この切り分け方が、今後数年間の交渉における力関係を左右する。「学習は変容的利用である」という枠組みを裁判所が受け入れれば、音楽、出版、報道の各業界が主張できる範囲は、データの入手手段が合法だったかどうかという一点に狭まり、損害賠償の規模も、ライセンス料の算定根拠も縮小する。波及の一端はすでに見えている。中国語のテキストコーパスや映画・音楽の権利を国内で調達する際、買い手は海外のライセンス取引価格を基準にしてきたが、米国で学習が原則フェアユースとされれば、売り手側の価格の基準点は下がっていくとみられる。

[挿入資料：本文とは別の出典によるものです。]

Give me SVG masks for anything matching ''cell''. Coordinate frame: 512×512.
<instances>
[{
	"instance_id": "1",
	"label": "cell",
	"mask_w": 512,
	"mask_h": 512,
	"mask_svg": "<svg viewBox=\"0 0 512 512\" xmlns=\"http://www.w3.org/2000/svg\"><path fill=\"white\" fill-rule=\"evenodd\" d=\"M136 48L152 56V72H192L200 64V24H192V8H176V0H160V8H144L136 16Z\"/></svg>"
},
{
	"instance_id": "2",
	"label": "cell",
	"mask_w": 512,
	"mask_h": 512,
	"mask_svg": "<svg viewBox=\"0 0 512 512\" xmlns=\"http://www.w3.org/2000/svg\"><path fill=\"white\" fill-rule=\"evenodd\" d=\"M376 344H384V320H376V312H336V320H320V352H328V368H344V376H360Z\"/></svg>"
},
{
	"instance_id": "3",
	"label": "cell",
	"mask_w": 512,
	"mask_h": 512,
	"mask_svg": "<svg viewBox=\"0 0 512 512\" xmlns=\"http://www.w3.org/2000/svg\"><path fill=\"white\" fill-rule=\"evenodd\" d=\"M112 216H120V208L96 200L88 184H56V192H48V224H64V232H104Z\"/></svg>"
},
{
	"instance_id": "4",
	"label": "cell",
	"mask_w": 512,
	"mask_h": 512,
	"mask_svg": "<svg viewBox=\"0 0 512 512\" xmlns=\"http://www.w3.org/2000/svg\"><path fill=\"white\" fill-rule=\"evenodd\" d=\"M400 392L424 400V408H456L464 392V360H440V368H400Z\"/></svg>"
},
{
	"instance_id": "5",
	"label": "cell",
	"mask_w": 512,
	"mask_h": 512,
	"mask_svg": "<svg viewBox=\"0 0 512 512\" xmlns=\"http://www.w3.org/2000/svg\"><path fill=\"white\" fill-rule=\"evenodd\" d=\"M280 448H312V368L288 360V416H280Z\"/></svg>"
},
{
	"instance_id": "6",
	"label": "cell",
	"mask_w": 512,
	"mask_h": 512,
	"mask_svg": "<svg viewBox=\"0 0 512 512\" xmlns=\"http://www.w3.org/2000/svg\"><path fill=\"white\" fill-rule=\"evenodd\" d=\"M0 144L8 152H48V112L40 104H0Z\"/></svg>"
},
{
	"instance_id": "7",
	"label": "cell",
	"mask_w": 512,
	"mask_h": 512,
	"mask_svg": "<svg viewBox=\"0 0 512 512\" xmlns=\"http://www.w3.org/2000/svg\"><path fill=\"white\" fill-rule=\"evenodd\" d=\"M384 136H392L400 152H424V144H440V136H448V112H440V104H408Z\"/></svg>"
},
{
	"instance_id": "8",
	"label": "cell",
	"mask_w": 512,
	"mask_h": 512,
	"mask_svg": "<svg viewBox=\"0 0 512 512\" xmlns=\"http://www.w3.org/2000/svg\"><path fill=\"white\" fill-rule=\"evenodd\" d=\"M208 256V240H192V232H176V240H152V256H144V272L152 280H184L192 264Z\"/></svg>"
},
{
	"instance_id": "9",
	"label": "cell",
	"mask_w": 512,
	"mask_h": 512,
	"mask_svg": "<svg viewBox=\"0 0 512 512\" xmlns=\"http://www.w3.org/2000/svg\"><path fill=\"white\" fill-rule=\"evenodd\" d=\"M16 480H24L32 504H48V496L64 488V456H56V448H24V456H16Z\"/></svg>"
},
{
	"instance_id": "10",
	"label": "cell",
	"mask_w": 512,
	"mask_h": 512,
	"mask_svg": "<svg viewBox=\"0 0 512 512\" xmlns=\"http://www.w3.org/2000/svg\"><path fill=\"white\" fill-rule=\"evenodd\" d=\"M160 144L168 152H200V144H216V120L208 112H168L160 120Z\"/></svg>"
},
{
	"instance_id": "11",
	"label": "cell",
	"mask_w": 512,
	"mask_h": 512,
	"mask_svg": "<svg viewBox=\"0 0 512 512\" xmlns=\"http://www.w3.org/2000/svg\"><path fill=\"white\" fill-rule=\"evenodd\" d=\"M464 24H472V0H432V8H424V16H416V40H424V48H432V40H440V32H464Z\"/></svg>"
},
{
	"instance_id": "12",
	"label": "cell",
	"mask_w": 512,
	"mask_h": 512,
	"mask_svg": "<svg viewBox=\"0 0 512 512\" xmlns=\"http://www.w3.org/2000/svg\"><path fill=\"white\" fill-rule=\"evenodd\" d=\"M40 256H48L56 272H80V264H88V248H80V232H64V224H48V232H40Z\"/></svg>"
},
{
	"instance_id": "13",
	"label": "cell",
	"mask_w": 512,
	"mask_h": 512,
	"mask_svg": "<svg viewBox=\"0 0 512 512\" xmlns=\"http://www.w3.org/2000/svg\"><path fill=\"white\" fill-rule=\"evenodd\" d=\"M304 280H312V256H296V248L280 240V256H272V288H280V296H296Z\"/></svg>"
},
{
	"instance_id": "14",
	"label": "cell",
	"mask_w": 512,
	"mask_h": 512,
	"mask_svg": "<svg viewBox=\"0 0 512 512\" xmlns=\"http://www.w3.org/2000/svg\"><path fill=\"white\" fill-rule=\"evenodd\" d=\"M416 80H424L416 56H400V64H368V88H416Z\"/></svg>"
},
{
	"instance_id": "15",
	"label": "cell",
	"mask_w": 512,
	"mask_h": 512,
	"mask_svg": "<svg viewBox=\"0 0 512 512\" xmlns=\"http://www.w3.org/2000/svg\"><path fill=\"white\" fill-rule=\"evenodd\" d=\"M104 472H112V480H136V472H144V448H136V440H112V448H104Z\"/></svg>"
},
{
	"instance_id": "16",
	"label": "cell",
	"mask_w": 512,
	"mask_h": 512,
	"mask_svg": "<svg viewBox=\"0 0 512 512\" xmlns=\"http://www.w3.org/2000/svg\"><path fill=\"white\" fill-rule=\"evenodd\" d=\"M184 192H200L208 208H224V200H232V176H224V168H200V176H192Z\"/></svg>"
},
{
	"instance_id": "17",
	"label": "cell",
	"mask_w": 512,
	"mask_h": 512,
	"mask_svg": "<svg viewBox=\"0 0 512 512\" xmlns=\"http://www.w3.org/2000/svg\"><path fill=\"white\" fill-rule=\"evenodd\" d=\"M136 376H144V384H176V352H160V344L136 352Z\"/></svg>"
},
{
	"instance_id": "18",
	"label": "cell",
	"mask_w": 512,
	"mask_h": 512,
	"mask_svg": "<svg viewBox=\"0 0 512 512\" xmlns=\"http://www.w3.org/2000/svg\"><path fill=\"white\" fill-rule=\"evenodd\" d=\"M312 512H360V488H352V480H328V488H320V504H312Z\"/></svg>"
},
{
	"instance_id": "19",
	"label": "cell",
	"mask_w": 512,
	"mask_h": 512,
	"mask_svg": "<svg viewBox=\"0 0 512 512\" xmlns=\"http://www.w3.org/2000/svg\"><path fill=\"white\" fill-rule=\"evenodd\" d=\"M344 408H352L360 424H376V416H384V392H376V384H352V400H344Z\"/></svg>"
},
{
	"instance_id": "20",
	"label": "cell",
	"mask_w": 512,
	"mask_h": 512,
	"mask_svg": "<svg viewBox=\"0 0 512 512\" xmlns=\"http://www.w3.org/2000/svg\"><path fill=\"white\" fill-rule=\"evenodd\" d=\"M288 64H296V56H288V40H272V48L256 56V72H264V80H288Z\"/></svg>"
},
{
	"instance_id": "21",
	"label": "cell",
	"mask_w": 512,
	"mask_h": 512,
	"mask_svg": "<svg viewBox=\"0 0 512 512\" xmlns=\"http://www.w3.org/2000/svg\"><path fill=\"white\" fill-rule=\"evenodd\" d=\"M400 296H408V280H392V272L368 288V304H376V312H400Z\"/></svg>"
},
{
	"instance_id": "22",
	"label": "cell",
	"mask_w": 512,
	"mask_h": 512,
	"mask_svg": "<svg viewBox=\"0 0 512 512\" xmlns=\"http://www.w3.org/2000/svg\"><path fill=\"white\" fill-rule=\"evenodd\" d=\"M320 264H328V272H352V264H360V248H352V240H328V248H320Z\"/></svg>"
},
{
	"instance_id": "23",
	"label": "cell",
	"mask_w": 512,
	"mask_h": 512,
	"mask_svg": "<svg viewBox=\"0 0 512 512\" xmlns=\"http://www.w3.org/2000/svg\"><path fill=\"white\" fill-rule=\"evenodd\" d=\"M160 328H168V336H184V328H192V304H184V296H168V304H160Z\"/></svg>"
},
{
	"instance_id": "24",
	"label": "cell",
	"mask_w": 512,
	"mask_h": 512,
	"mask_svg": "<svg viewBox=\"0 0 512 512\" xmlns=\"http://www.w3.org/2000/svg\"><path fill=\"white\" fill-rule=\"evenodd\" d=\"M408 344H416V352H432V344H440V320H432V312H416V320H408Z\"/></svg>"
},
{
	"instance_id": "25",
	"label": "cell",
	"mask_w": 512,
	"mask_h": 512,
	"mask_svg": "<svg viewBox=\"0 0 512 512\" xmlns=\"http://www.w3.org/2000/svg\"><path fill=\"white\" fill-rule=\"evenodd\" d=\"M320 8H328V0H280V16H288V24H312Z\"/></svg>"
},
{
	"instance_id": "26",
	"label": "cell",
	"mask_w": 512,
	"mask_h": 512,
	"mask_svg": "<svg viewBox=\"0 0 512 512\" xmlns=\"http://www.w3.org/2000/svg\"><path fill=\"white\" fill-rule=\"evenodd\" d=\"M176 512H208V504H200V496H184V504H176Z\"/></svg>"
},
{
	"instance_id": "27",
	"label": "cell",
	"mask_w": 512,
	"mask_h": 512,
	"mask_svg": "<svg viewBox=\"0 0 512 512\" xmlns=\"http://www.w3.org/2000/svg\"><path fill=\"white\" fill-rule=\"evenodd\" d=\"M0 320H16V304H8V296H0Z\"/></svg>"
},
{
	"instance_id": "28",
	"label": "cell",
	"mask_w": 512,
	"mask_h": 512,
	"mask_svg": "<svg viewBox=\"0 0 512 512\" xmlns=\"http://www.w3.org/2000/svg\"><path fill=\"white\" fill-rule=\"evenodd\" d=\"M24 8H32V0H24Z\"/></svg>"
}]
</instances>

判決はまだ出ていない。次の節目は、スタイン判事の手元にある2件の略式判決申し立てだ。
参考資料:米司法省の利益陳述書、ニューヨーク州南部地区連邦地方裁判所の公開記録、CocoLoop、GV Wire、DataStudios。判事名、訴訟当事者、15億ドルの和解金額は2件の公開報道を突き合わせて確認した。